The Franciscan friars (OFM) in the western United States are part of the Order of Friars Minor, a worldwide Roman Catholic religious community founded by St. Francis in Assisi in 1209. Since its founding in 1915, the Province of St. Barbara is headquartered in Oakland, California and has fostered a broad range of ministries—shepherded by a host of dedicated and often colorful Franciscan friars!
The Province includes many of North America’s oldest Franciscan sites. First arriving in present-day Arizona and New Mexico in 1539, the friars established missions among the Native peoples during the time of the Spanish Empire. When Spain authorized the colonization of California in 1769, St. Junípero Serra, OFM arrived to serve as presidente of new missions founded in Alta California. Serra and his Franciscan successors established twenty-one missions, stretching from San Diego to the San Francisco Bay area, For many generations, they were the primary representatives of the Catholic Church in what is now the western United States.

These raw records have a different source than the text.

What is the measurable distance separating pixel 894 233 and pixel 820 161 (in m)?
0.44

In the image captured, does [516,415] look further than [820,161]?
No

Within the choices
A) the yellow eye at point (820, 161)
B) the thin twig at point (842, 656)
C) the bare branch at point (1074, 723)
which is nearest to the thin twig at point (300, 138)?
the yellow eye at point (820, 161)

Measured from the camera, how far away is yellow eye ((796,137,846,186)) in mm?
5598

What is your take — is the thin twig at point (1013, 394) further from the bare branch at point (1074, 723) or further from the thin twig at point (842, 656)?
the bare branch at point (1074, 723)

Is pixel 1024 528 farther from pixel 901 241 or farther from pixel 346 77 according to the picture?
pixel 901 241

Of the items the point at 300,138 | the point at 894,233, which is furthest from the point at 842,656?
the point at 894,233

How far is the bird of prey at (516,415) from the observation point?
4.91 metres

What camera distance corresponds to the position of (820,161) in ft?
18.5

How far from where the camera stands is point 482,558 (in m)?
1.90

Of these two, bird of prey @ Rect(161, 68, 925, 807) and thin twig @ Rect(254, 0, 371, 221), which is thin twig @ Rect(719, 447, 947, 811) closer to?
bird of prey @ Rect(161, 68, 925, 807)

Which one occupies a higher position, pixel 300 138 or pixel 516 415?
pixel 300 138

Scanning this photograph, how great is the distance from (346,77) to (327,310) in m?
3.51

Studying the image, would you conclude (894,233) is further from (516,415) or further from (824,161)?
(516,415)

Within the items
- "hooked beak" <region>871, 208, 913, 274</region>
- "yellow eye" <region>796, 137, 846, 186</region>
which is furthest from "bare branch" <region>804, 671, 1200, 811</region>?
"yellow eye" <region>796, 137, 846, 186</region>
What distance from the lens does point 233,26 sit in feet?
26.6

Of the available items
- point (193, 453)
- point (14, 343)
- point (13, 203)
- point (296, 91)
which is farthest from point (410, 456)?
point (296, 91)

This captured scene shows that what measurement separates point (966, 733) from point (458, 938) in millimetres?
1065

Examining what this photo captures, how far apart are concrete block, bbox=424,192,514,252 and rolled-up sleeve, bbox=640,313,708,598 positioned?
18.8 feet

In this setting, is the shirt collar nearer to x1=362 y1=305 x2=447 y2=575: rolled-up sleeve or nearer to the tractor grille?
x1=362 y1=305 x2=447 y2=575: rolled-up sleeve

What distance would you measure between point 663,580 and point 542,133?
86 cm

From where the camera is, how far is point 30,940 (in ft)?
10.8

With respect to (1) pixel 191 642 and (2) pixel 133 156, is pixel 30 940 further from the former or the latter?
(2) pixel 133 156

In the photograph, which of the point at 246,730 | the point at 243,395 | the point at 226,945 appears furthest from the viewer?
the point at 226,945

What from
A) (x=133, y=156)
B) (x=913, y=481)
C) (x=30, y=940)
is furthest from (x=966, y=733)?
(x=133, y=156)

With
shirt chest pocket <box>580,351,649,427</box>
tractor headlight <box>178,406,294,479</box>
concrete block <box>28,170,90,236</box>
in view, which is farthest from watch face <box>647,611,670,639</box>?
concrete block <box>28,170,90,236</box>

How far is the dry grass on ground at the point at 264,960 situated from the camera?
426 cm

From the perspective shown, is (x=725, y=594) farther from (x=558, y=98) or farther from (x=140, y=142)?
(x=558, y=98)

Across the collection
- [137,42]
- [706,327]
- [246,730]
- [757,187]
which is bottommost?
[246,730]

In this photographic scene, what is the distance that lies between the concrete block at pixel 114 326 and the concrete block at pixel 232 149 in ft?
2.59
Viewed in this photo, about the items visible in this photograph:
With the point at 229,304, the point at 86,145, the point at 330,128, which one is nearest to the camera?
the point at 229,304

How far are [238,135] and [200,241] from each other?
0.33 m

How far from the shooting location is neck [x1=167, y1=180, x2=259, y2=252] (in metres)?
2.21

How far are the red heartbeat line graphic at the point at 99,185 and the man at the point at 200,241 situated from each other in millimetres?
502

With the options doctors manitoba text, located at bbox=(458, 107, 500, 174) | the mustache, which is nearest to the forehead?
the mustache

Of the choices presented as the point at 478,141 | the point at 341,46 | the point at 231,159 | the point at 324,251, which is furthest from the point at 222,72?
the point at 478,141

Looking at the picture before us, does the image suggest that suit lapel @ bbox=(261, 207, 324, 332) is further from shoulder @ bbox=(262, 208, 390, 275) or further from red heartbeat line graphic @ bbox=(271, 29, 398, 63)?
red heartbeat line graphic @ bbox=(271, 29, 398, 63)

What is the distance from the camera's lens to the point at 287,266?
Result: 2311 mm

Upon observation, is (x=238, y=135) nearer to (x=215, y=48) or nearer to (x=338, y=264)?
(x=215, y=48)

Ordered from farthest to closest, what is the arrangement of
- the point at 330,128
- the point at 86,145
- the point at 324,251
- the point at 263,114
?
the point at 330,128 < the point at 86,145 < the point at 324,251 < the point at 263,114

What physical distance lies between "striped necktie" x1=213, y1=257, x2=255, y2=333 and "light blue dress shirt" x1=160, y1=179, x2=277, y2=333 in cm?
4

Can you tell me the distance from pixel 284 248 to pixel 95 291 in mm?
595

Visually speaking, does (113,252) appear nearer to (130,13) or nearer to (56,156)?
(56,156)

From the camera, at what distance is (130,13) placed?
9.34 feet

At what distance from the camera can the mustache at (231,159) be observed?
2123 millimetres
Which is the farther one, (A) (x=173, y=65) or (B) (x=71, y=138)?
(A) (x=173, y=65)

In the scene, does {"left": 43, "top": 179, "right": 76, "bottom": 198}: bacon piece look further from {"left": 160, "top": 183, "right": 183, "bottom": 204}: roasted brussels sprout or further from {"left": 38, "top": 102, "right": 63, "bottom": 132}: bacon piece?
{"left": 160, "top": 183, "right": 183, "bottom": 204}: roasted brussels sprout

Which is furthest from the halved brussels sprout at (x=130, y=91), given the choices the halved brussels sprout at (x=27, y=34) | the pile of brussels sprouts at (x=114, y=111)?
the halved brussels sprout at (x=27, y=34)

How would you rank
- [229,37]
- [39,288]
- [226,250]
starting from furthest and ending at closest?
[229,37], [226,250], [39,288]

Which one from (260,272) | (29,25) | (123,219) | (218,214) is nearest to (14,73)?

After Mexican independence from Spain in 1821, the California missions were removed from the friars’ care and secularized in the 1830s. Franciscans thus began to branch out into new ministries and accept new challenges, though they remained at Mission Santa Barbara, the only mission where they have been continually present since its founding.
In the meantime, Franciscan friars were fleeing anti-Catholic legislation (the Kulturkampf) in Germany and emigrating to the United States. They came first to minister in the Midwest; from there, they were sent to California to help support the friars at Mission Santa Barbara. These German friars also founded a number of rural and urban parishes in the West, and their efforts flourished.
In the wake of the Gold Rush (1849), people from all over the world poured into California. The friars responded by embarking on ventures that reflected the needs of the new, burgeoning population by engaging in itinerant preaching to meet the people where they were in addition to their parish work. They were also instrumental in establishing a seminary in Santa Barbara, as well as an orphanage in central California.
The Province of Saint Barbara was formally established as an entity on December 4, 1915. This new Province quickly accepted additional ministries, including Native American mission fields in southern Arizona, New Mexico, and California — sometimes returning to areas first evangelized by friars centuries earlier.
Today Franciscan friars continue working closely with people of every background, ethnicity, and social / economic status in efforts ranging from parishes and retreat centers to extensive outreach programs among the poor and marginalized. Together with the entire Franciscan family, the friars seek to adapt to a rapidly changing world while remaining true to the Gospel and to the legacy of St. Francis.